La nuova élite riorganizzò la società meridionale in forme politico-clientelari, in cui la logica privata del gruppo, e talvolta persino la logica personale, utilizzavano spazi e strumenti pubblici, e motivazioni di pubblico interesse. Dunque, anche in questa nuova organizzazione della società meridionale, non si affermano – come dominanti – le regole uguali per tutti; il cittadino, come portatore di diritti e doveri; la concorrenza basata sul merito; la regolazione impersonale dei rapporti sociali.
Si creano così i falsi braccianti, falsi artigiani, falsi invalidi, falsi malati del pubblico impiego, falsi disoccupati. I micro-rapporti sociali del Sud creano un mondo di carte false. Si creano anche vincitori di concorsi pubblici manipolati, raccomandati per un qualsiasi esame o richiesta, parassiti annidati nel pubblico impiego, tenacissimi evasori da qualsiasi forma di pagamento fiscale. È una classe dirigente “dissociata dalla produzione”. Con rapporti apparentemente moderni si creò invece una vera corruzione di massa che si estende dalle élite ai ceti popolari.
Questa introduzione, che si fonda su conclusioni largamente condivise, in particolare lo studio Cause prossime e remote dell’arretratezza meridionale di Cosimo Perrotta, mi è sembrata necessaria perché historia non facit saltus e soprattutto perché, se è vero che la storia non salta come un canguro, non significa che debba divenire una specie di laguna stagnante e maleodorante.
Il presente e il passato recente, guardando in particolare alla Calabria, ci introduce a parlare di responsabilità politiche, corruzione, imprenditoria che salvo poche eccezioni non è diventata protagonista di un progetto di ammodernamento, che è incompatibile con il “protezionismo” della cattiva politica, larga presenza della ‘ndrangheta nelle vesti si fornitore di capitali, il conformismo della cultura, delle università, della scuola, dell’informazione.
In parte lo abbiamo fatto, ma ci torneremo come seguito a questo articolo introduttivo. Vedremo che possono cambiare i nomi – non sono oggi “i latifondisti” gli sfruttatori dei calabresi – ma non cambia la sostanza; non sono “i piemontesi” i presunti strozzini del Sud e della Calabria, ma sono nativi doc, meno qualificati dei nordisti, ma più nocivi, letali addirittura, per questa disgraziata regione.
4 Comments
Analisi condivisa in pieno.
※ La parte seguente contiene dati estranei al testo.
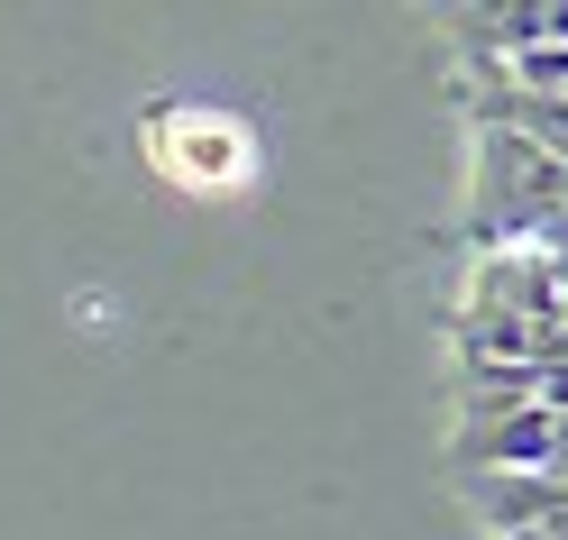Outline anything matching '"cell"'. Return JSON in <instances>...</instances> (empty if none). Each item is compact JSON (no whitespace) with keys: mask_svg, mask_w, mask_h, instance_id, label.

Impeccabile.
Da dove iniziare per la ” riscossa”?
Questa e’ una mezza o un quarto di verita’ o meglio l’effetto dell’ annessione al Regno dei Savoia e successivamente di precise politiche tese a favorire le regioni del Nord
Sottoscrivo, soprattutto da dove si dice che ” Non sono i piemontesi I presunti strozzini del sud….” Questo è il solito,vile alibi di chi, avendo la possibilità ad ogni livello, politico,amministrativo,economico,sociale ecc. non vuole operare per il reale bene comune , per il progresso della Calabria in particolare.
E la grande sconfitta del presente è il disinteresse di molti giovani che o vanno via o ,non avendo alcuna voglia di inserirsi in una lotta diretta verso un processo di ammodernamento, accettano le vie più facili già percorse dai propri genitori.